But once you’ve sold it, you’ve got it made, right?

“The average advance is $5,000--swallow hard on that one. And most books never earn back their advance--first novels, particularly. And they don’t sell paperback like they used to, either. It used to be any ‘commercial’ book was probably going to go to some reprinter for paperback, but they’ve cut way back on their production as well.

“As a result, in the commercial fiction field--mine is the mystery-suspense field--lots of books don’t even get sold for reprint. It’s a library run of 5,000 hardbacks.”

But if it’s a good novel, won’t the critics rave and make it a best seller?

“You can’t get reviewed. Just before I left my job at the paper, I saw the proceeds of only one month of books destined for the reviewer of mystery-suspense. This editor showed me the shelf that he uses to store the books he thinks the reviewer might want to consider for his reviews. It was five feet of shelf space, and that’s only the ones that looked promising. And that’s just one genre within the field.”

So how do you get noticed once the book is published?

■ DATA FOR ANALYSIS
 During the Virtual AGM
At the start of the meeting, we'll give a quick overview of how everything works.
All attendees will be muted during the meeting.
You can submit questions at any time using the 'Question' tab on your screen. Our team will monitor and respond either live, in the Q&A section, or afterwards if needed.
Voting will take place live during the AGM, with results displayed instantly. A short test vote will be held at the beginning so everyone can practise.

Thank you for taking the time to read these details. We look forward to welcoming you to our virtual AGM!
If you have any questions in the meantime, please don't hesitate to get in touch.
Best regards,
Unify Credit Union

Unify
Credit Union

---

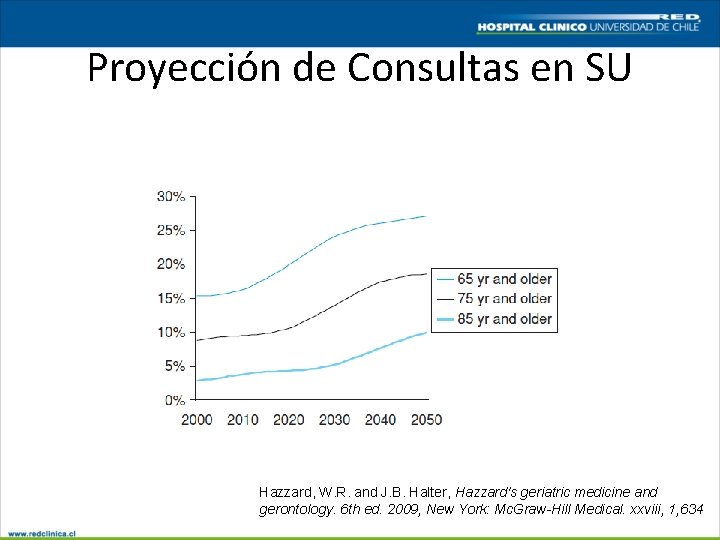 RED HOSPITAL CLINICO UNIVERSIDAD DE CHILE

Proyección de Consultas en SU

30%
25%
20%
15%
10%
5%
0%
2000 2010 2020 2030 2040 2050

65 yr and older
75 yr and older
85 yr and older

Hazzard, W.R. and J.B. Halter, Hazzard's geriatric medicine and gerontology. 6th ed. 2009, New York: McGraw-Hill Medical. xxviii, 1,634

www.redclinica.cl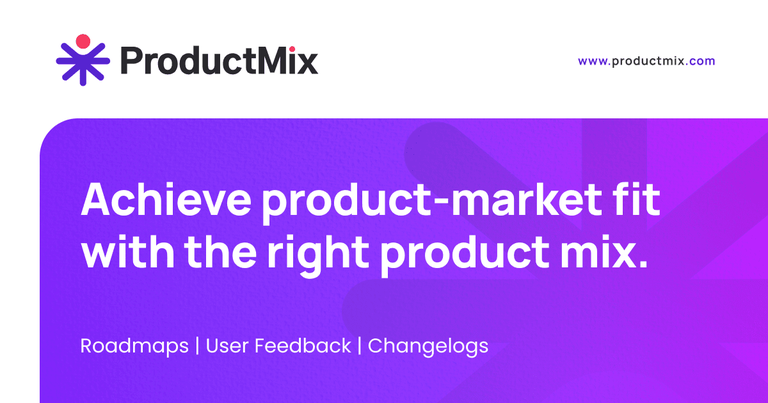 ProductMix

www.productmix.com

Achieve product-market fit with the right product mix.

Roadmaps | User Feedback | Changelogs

■ WHAT TO WORK ON
Please duplicate the publishing interview text word for word, from "But once you’ve" up to and including "a best seller?".

■ ANSWER FOR THE TASK
But once you’ve sold it, you’ve got it made, right?

“The average advance is $5,000--swallow hard on that one. And most books never earn back their advance--first novels, particularly. And they don’t sell paperback like they used to, either. It used to be any ‘commercial’ book was probably going to go to some reprinter for paperback, but they’ve cut way back on their production as well.

“As a result, in the commercial fiction field--mine is the mystery-suspense field--lots of books don’t even get sold for reprint. It’s a library run of 5,000 hardbacks.”

But if it’s a good novel, won’t the critics rave and make it a best seller?